### Collection entries
——————

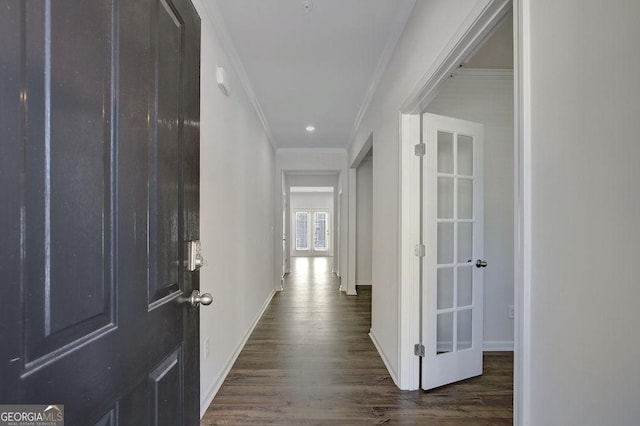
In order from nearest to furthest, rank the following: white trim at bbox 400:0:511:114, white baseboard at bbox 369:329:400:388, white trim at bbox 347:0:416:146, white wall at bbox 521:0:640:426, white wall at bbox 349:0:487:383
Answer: white wall at bbox 521:0:640:426 < white trim at bbox 400:0:511:114 < white wall at bbox 349:0:487:383 < white trim at bbox 347:0:416:146 < white baseboard at bbox 369:329:400:388

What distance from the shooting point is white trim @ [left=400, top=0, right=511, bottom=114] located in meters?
1.19

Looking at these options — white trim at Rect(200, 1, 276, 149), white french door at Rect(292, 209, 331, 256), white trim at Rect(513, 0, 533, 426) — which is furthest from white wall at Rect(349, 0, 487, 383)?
white french door at Rect(292, 209, 331, 256)

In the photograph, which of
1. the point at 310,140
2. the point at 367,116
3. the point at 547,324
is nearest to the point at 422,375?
the point at 547,324

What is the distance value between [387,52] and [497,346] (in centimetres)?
285

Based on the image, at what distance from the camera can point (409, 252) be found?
2246 mm

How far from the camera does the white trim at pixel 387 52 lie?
207 cm

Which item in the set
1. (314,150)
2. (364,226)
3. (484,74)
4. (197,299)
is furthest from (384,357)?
(314,150)

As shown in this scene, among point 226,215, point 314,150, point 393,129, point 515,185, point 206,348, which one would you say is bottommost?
point 206,348

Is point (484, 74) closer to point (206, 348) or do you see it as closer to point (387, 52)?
point (387, 52)

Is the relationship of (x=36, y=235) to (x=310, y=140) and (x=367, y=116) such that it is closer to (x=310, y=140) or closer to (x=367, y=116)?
(x=367, y=116)

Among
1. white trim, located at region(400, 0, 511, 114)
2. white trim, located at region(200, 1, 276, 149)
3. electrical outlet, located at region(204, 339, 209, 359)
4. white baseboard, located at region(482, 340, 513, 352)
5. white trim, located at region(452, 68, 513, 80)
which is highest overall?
white trim, located at region(452, 68, 513, 80)

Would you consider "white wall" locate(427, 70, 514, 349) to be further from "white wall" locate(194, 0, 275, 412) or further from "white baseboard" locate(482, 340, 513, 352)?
"white wall" locate(194, 0, 275, 412)

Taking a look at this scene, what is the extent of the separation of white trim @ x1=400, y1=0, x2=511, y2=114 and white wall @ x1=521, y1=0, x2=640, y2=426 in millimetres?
291

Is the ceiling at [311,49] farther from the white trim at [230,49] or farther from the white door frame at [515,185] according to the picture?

——————

### Exercise objective
Return word for word everything from the line containing "Is point (484, 74)" down to the end of the items, including both ends.

### Solution for this problem
Is point (484, 74) closer to point (206, 348) or do you see it as closer to point (387, 52)?
point (387, 52)

Is the relationship of (x=36, y=235) to (x=310, y=140) and (x=367, y=116) such that it is closer to (x=310, y=140) or closer to (x=367, y=116)?
(x=367, y=116)

Among
1. white trim, located at region(400, 0, 511, 114)
2. white trim, located at region(200, 1, 276, 149)
3. electrical outlet, located at region(204, 339, 209, 359)
4. white baseboard, located at region(482, 340, 513, 352)
5. white trim, located at region(452, 68, 513, 80)
which is highest overall?
white trim, located at region(452, 68, 513, 80)

Would you consider "white wall" locate(427, 70, 514, 349) to be further from "white wall" locate(194, 0, 275, 412) or further from "white baseboard" locate(482, 340, 513, 352)?
"white wall" locate(194, 0, 275, 412)

Taking a look at this scene, what is the extent of the separation of white trim @ x1=400, y1=0, x2=511, y2=114 and white wall @ x1=521, y1=0, x2=640, y2=426 in millimetres?
291

Is the ceiling at [311,49] farther from the white trim at [230,49] or farther from the white door frame at [515,185] according to the picture?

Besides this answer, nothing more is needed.